§ **Task requirements**
**A.** Answer these questions about the forum post on parenting a child with special needs, giving each answer on its own line with the same marker:
(i) What kind of school has the writer tried to get a full-time place in for dd1?
(ii) Whom has the writer's household recently employed?
(iii) How many years of dealing with dd1 does the writer mention?
**B.** Write a continuation of the forum post about parenting a child with special needs, starting right after its final sentence.

§ **Extract provided**
I totally agree we should not be judging this family.
we are all here because we have a Sn child (or, in some cases, work with children with SN)
I am sure that many people disagree with a lot of what I do with/for dd1.
Like Starlight, I have chosen to put her through an intensive early programme, often described by LAs as "child abuse". More than that, I have actively pursued getting her a full time place in an ABA school, and won't be changing that any time soon.
What is more, despite me being a sahm, we have recently employed a nanny. Mostly because, due to the intensity of the last 6 years of dealing with dd1 and "coping", I have been, and remain at times, close to cracking up under the strain.
It makes me feel shit that I cannot cope with my own child, and she doesn't even have medical needs. And she sleeps, and mostly eats well - so there's the 3 "major" issues out of the way, no problems, and I still can't cope with her.

(Records from a dataset)
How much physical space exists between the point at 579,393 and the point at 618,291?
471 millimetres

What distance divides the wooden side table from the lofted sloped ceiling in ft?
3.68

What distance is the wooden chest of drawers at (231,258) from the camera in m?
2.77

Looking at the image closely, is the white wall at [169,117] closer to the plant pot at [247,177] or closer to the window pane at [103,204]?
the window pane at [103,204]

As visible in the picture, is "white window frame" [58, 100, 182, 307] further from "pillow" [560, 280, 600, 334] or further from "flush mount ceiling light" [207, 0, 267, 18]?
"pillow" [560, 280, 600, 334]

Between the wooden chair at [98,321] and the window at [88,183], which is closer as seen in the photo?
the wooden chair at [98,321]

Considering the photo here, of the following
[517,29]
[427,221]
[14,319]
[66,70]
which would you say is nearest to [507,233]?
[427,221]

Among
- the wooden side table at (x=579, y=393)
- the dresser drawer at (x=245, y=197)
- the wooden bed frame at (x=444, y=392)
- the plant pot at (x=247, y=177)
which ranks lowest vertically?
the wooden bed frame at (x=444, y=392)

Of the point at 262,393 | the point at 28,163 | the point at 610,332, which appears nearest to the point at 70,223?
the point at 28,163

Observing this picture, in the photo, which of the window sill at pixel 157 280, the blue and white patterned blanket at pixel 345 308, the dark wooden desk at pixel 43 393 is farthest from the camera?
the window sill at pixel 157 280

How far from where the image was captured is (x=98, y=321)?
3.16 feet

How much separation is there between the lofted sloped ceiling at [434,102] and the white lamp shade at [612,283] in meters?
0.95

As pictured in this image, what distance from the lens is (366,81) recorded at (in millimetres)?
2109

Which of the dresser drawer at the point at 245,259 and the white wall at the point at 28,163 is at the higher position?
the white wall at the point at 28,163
==
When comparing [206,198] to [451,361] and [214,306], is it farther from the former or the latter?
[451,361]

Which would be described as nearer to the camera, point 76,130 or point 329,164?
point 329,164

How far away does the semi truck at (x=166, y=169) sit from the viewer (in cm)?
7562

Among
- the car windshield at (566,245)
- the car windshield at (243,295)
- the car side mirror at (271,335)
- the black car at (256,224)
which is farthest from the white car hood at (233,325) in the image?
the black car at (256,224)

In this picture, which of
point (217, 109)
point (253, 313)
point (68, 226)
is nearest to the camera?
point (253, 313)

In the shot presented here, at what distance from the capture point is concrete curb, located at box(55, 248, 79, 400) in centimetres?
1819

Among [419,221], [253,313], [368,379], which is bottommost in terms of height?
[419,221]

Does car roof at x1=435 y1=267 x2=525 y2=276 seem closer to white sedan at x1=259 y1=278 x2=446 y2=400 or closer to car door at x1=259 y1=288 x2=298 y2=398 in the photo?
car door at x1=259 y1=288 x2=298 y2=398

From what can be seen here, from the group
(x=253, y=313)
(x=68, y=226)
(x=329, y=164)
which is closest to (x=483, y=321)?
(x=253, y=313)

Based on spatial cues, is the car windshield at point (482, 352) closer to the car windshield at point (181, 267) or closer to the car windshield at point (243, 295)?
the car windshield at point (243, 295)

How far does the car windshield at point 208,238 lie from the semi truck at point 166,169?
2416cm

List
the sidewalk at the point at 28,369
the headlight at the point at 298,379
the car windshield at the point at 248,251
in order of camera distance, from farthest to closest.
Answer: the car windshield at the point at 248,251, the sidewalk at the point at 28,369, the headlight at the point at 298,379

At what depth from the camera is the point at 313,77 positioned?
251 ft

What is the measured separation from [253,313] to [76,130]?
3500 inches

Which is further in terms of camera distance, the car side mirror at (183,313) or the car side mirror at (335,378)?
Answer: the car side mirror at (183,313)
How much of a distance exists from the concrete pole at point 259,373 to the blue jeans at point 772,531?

§ **Answers for the tasks**
**A.**
(i) An ABA school.
(ii) A nanny.
(iii) Six years.

**B.**
I needed some space. Just to be me. Not constantly pushed around, badgered, tapped and poked (yes, I know it is part and parcel of having children), used as a tool for doing puzzles, endless rounds of fetch and carry, basically just being there for the sole use of my beautiful, funny, totally charmng and gorgeous girl.
If she were the child of a friend, I would look on with horror at what their life was like, as I know many of my friends do. There is a lot I have given up - tiny little things which all add up, and have slowly eroded who I am.
I can no longer listen to music, as it upsets dd1 too much, despite her being very musical herself. another thing I have done all my life - I am was grade 8 in 3 instruments, which I can no longer practice. I cannot participate in my favourite sports (ocean racing and rock climbing) in part due to the time I woudl need away, and also in the case of ocean racing due to the danger aspect - I cannot take the chance that I would die/be seriously injured as who would deal with dd1 then?
I certainly have no time to read, as I always used to. Once the children are in bed there is another legal document to go through, or another dietary issue to explore, another OT issue to research, another SALT issue to overcome. As there is for everyone. I honestly can't rememebr the last time I got to sit down and read a decent book, yet I used to be a voracious reader, and I sit in a house full of books that I can no longer look at.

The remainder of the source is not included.